READING PASSAGE: Begin

Re: [SPARK-39515] Improve scheduled jobs in GitHub Actions

Posted by Hyukjin Kwon <gu...@gmail.com>.
Alright, I'll be there after Holden's talk Thursday
https://databricks.com/dataaisummit/session/tools-assisted-apache-spark-version-migrations-21-32
w/ Dongjoon (since he manages OSS Jenkins too).
Let's have a quickie chat :-).

On Thu, 23 Jun 2022 at 06:16, Hyukjin Kwon <gu...@gmail.com> wrote:

> Oops, I was confused about the time and distance in the US. I won't make
> it too.
> Let me find another time slot that works for more ppl.
>
> On Thu, 23 Jun 2022 at 00:19, Dongjoon Hyun <do...@gmail.com>
> wrote:
>
>> Thank you, Hyukjin! :)
>>
>> BTW, unfortunately, it seems that I cannot join that quick meeting.
>> I have another schedule at South Bay around 7PM and need to leave San
>> Francisco at least 5PM.
>>
>> Dongjoon.
>>
>>
>> On Wed, Jun 22, 2022 at 3:39 AM Hyukjin Kwon <gu...@gmail.com> wrote:
>>
>>> (cc @Yikun Jiang <yi...@gmail.com> @Gengliang Wang
>>> <ge...@databricks.com> @Maxim Gekk <ma...@databricks.com>
>>> @Yang,Jie(INF) <ya...@baidu.com> FYI)

READING PASSAGE: End
SUPPLIED INFORMATION: Begin

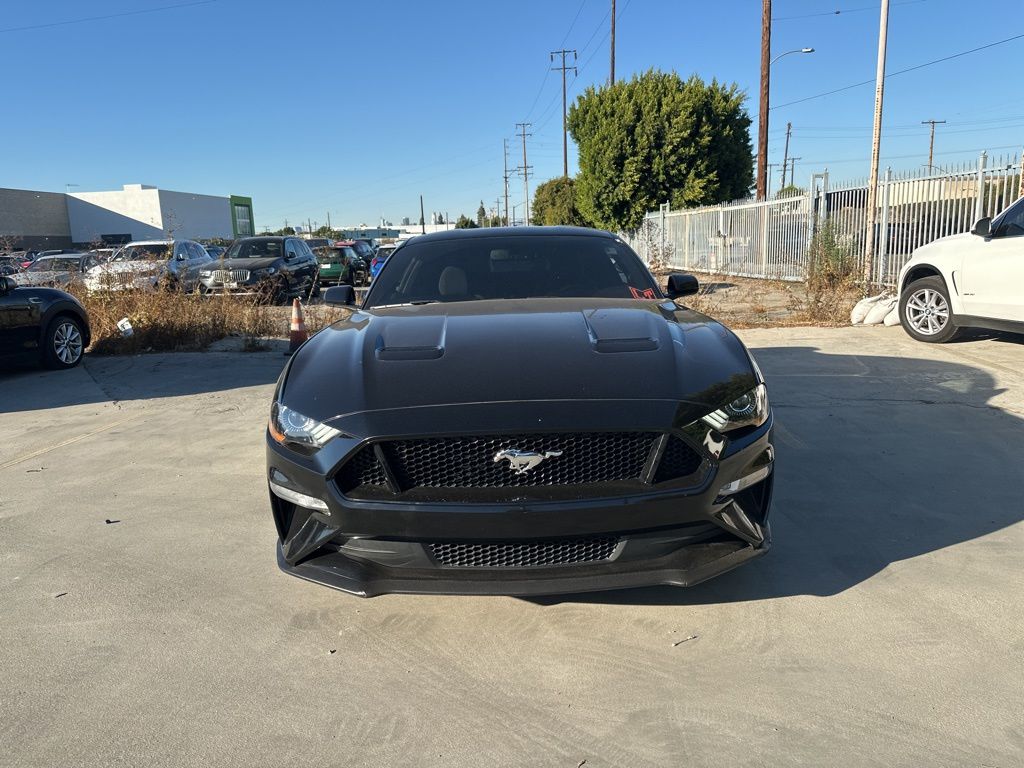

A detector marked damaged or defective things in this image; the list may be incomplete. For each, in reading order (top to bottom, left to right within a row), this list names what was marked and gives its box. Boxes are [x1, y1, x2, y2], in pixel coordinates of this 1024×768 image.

SUPPLIED INFORMATION: End

EXERCISE DIRECTIONS |
Rewrite the part of the email thread that opens with "On Thu, 23 Jun 2022 at 06:16, Hyukjin" and closes with "you, Hyukjin! :)", putting "people" in place of "ppl".

REPLY TO THE EXERCISE |
On Thu, 23 Jun 2022 at 06:16, Hyukjin Kwon <gu...@gmail.com> wrote:

> Oops, I was confused about the time and distance in the US. I won't make
> it too.
> Let me find another time slot that works for more people.
>
> On Thu, 23 Jun 2022 at 00:19, Dongjoon Hyun <do...@gmail.com>
> wrote:
>
>> Thank you, Hyukjin! :)